Sand Land, one of eastern Long Island’s best-known sand and gravel producers, confirmed on 5 October 2023 that it has stopped digging at its Noyac pit in Southampton Town and will transfer its administrative operations to nearby Wainscott, ending a years-long clash with residents and officials over the mine’s future 27East report.

The closure removes a high-profile industrial use from a largely residential corner of the South Fork but does not spell the end of the company’s presence on Long Island. By relocating to Wainscott, Sand Land intends to keep a foothold in the East End even as municipal leaders tighten the rules for extractive businesses.

For more than a decade Southampton Town and a coalition of civic groups pushed to halt mining at the 50-acre Noyac site, arguing the excavations threatened groundwater and undermined property values. Lawsuits and zoning challenges accumulated while Sand Land’s owner, East Hampton businessman John Tintle, fought to keep the pit open. The protracted legal tug-of-war became one of the region’s most closely watched land-use battles and set the stage for Thursday’s announcement, according to the town’s court filings cited by 27East Business News.
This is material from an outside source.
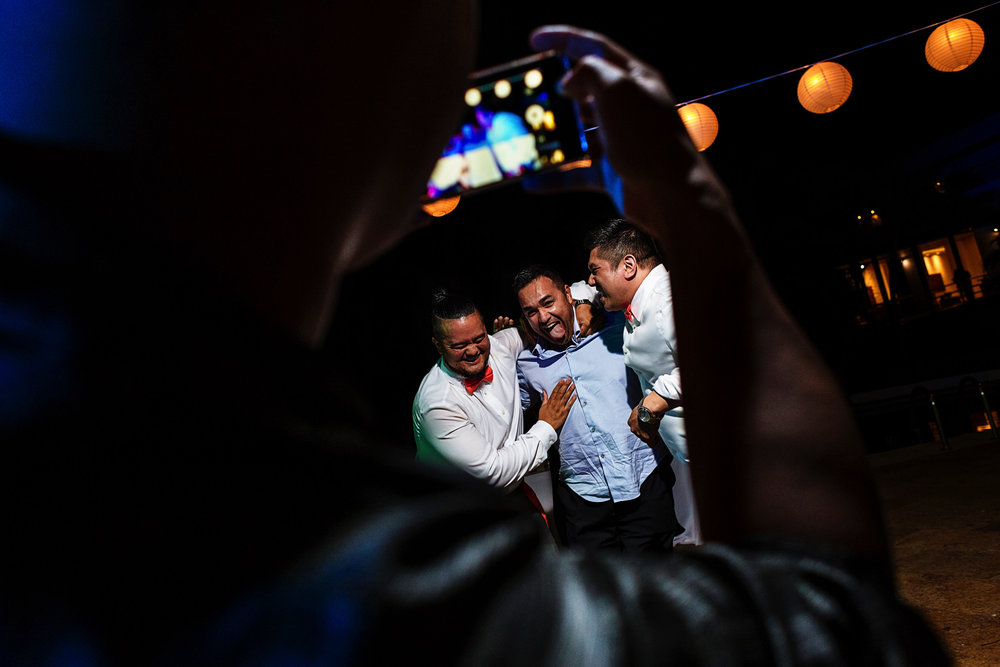 Wedding guests taking a video of the groom, best man and other guest having fun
Southampton’s broader policy shift also influenced the outcome. Earlier this year the town board voted to phase out sand mines that sit near residential neighborhoods, giving current operators up to seven years to wind down—a compromise designed to reduce immediate economic disruption while addressing residents’ environmental concerns, Newsday reported in its coverage of the sand-mining ban. Although the new rules did not mandate an instant shutdown at Noyac, they increased the likelihood that any continued digging would face heightened scrutiny and eventual expiration.

How We Got Here

Sand Land began mining in Noyac decades ago, long before many of today’s subdivisions and summer homes lined the woodlands off Millstone Road. Over time, land-use patterns shifted: boutique vineyards, golf courses, and low-density housing expanded, while residents demanded tighter protections for the region’s sole-source aquifer. Civic associations organized letter-writing campaigns, and environmental watchdogs commissioned studies on the cumulative impact of trucking, dust, and diesel emissions.

Southampton Town officials joined the effort in the early 2010s, filing suit and seeking state intervention to revoke or curtail the mine’s permits. The conflict became a staple of planning board agendas and Suffolk County court dockets, eventually morphing into a test case for how far a municipality could go in constraining a pre-existing commercial use. Tintle’s attorneys countered that the pit provided essential material for roadwork and homebuilding and that the operation complied with New York State Department of Environmental Conservation (DEC) regulations.

What Closure Entails

Thursday’s announcement applies to excavation and on-site processing at Noyac; heavy machinery will be removed, and no new material may be quarried, according to the company’s statement cited by 27East. Administrative staff and equipment maintenance will relocate to an industrial parcel in Wainscott, roughly 10 miles east, where Sand Land already leases space. The company did not disclose how many employees will make the move or whether any layoffs are planned, but it emphasized that existing clients would see “minimal disruption” in supply.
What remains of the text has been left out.